■ WHAT IS REQUIRED ■
Print verbatim the lines of the entries from the one containing "order: Artiodactyla" to the last, inclusive, and no others.

LISTED ENTRIES Block Start

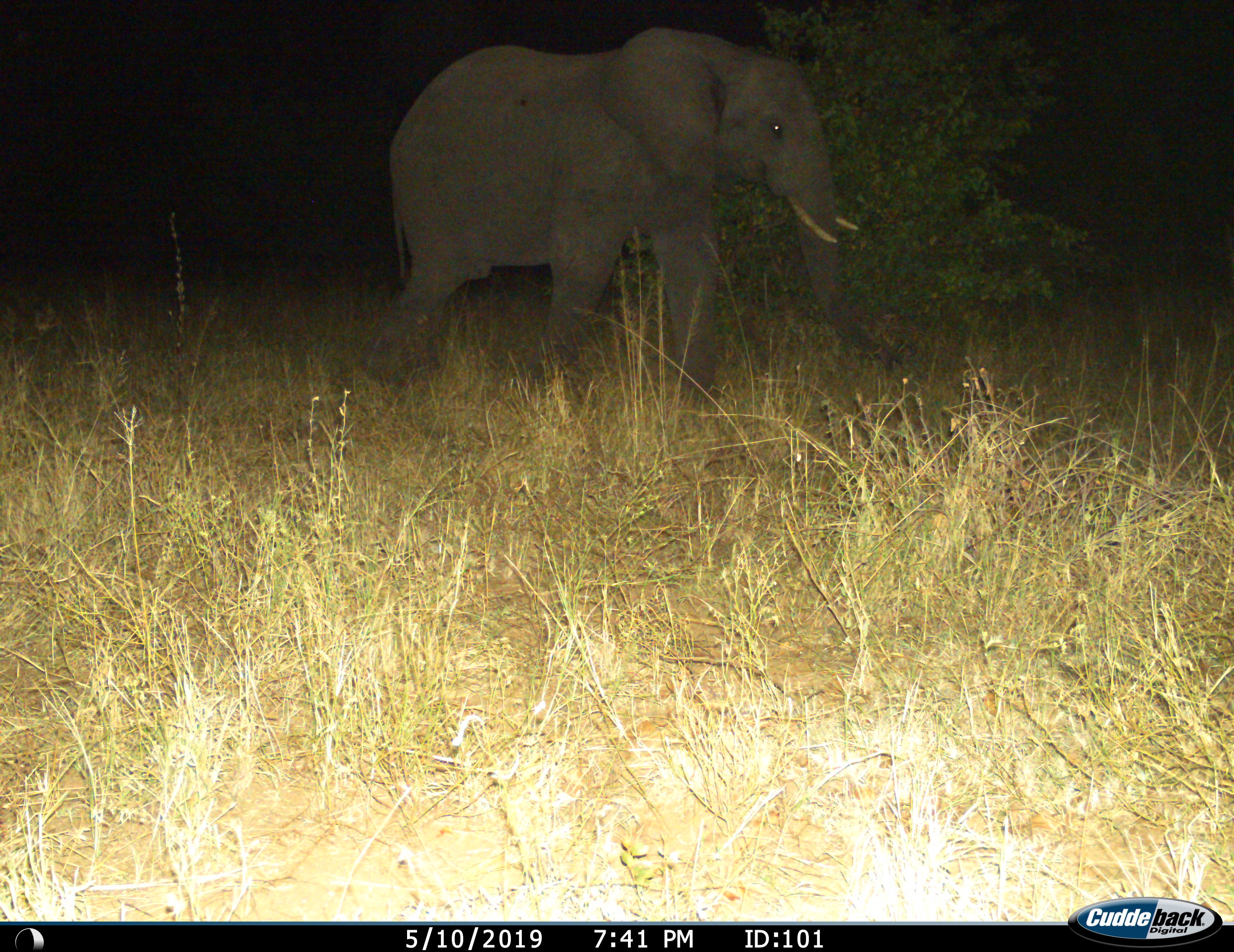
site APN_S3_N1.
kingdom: Animalia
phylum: Chordata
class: Mammalia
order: Proboscidea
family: Elephantidae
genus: Loxodonta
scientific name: Loxodonta africana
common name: african bush elephant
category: elephant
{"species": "elephant (african bush elephant) (Loxodonta africana)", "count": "1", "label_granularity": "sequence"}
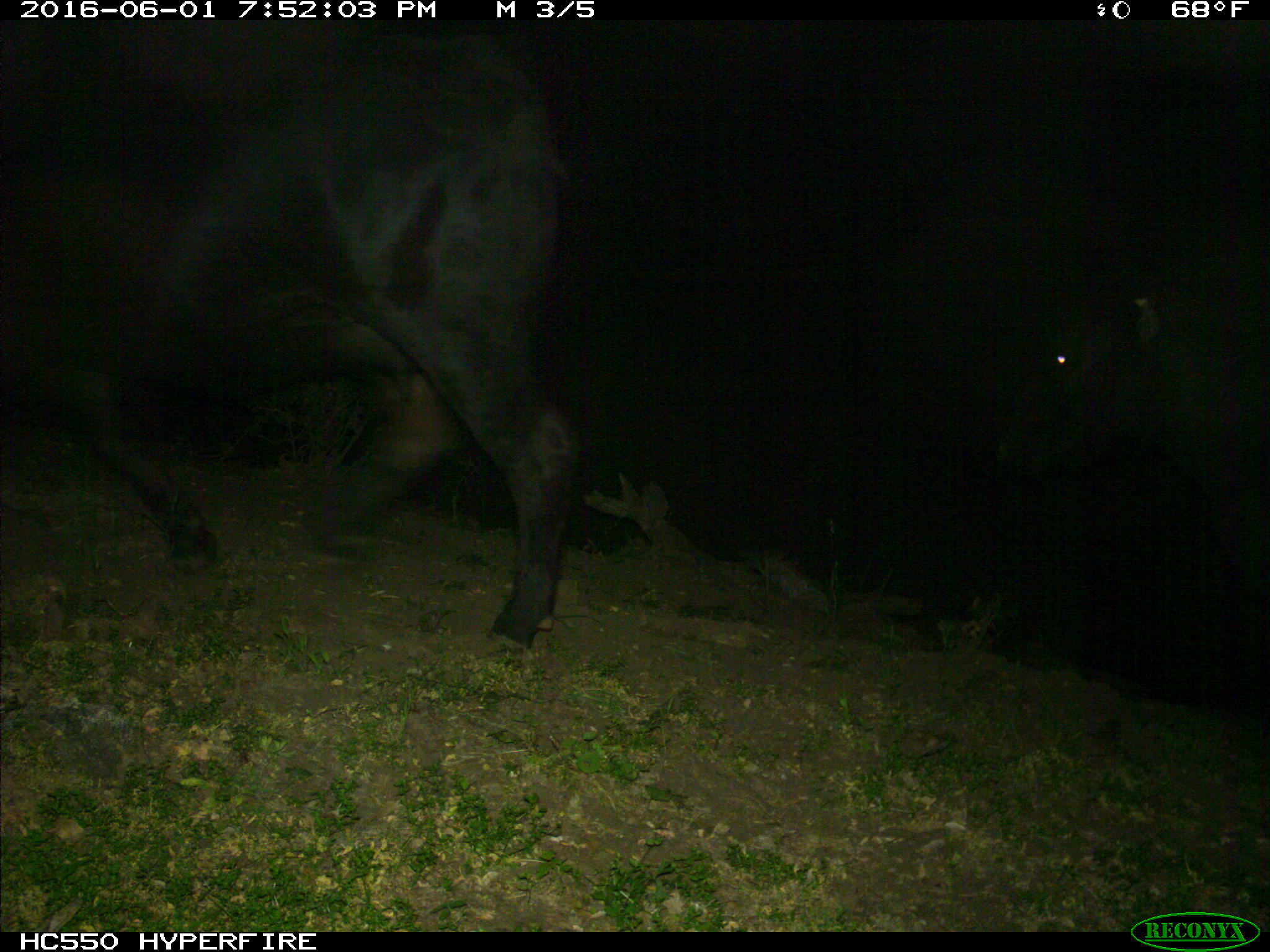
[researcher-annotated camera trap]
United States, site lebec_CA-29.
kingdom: Animalia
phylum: Chordata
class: Mammalia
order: Artiodactyla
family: Bovidae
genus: Bos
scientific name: Bos taurus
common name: domestic cow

LISTED ENTRIES Block End

■ ANSWER SPACE ■
order: Artiodactyla
family: Bovidae
genus: Bos
scientific name: Bos taurus
common name: domestic cow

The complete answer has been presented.